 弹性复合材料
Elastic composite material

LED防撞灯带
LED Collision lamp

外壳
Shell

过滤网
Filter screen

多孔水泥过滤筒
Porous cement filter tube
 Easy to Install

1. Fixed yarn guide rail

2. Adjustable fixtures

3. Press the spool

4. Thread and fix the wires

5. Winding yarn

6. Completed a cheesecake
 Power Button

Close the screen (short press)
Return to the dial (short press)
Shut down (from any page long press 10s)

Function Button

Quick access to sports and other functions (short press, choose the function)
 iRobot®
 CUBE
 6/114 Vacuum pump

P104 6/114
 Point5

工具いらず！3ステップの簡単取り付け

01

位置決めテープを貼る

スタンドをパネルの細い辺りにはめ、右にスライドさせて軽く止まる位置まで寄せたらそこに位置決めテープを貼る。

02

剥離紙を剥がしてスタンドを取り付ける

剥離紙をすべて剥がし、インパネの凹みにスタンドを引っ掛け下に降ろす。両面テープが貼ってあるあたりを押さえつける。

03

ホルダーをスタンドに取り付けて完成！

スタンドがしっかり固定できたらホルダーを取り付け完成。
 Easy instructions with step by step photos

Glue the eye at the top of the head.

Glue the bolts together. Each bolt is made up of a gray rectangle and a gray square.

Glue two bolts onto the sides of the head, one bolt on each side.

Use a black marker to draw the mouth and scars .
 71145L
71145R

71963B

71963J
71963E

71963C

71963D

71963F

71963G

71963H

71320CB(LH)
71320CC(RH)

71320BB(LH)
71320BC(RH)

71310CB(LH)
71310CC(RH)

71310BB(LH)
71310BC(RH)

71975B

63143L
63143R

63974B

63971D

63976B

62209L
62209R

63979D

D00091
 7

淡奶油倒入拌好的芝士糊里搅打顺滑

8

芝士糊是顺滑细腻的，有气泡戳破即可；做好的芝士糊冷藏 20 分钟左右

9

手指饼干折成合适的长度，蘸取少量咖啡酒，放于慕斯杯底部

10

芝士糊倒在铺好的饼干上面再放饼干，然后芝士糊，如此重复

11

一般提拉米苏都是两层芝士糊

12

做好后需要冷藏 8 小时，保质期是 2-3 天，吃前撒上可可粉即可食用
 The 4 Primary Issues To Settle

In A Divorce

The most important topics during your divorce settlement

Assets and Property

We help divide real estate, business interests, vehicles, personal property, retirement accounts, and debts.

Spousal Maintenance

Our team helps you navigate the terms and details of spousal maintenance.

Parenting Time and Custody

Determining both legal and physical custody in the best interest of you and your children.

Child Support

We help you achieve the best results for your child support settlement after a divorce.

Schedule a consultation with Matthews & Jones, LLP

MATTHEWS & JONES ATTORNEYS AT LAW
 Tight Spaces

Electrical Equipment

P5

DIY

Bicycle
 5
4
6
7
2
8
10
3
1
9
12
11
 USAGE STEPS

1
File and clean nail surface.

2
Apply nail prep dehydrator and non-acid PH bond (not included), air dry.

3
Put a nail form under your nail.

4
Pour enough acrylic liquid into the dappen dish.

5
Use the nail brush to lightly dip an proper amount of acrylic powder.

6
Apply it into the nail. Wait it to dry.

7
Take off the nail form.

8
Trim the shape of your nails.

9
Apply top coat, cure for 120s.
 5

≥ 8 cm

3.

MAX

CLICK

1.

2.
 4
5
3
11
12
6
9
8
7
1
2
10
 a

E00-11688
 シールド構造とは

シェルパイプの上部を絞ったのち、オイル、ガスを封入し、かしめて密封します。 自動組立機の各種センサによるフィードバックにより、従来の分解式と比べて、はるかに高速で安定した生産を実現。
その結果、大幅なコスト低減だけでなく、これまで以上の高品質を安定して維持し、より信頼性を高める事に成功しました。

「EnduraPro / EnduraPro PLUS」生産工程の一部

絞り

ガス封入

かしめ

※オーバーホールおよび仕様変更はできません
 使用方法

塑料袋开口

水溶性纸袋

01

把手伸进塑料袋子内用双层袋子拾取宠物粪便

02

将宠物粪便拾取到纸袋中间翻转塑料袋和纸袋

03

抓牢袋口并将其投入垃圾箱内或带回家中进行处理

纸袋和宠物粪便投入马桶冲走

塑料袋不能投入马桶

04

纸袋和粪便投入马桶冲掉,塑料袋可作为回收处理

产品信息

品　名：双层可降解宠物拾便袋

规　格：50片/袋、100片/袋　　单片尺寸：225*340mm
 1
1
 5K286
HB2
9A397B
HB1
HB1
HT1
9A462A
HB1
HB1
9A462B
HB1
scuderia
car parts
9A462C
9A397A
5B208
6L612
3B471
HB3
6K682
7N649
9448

TRY IT: Transcribe, word for word, every line from the one containing "Trim the shape of your nails." through the final line of the entries, and nothing else.

THE ANSWER:
Trim the shape of your nails.

9
Apply top coat, cure for 120s.
 5

≥ 8 cm

3.

MAX

CLICK

1.

2.
 4
5
3
11
12
6
9
8
7
1
2
10
 a

E00-11688
 シールド構造とは

シェルパイプの上部を絞ったのち、オイル、ガスを封入し、かしめて密封します。 自動組立機の各種センサによるフィードバックにより、従来の分解式と比べて、はるかに高速で安定した生産を実現。
その結果、大幅なコスト低減だけでなく、これまで以上の高品質を安定して維持し、より信頼性を高める事に成功しました。

「EnduraPro / EnduraPro PLUS」生産工程の一部

絞り

ガス封入

かしめ

※オーバーホールおよび仕様変更はできません
 使用方法

塑料袋开口

水溶性纸袋

01

把手伸进塑料袋子内用双层袋子拾取宠物粪便

02

将宠物粪便拾取到纸袋中间翻转塑料袋和纸袋

03

抓牢袋口并将其投入垃圾箱内或带回家中进行处理

纸袋和宠物粪便投入马桶冲走

塑料袋不能投入马桶

04

纸袋和粪便投入马桶冲掉,塑料袋可作为回收处理

产品信息

品　名：双层可降解宠物拾便袋

规　格：50片/袋、100片/袋　　单片尺寸：225*340mm
 1
1
 5K286
HB2
9A397B
HB1
HB1
HT1
9A462A
HB1
HB1
9A462B
HB1
scuderia
car parts
9A462C
9A397A
5B208
6L612
3B471
HB3
6K682
7N649
9448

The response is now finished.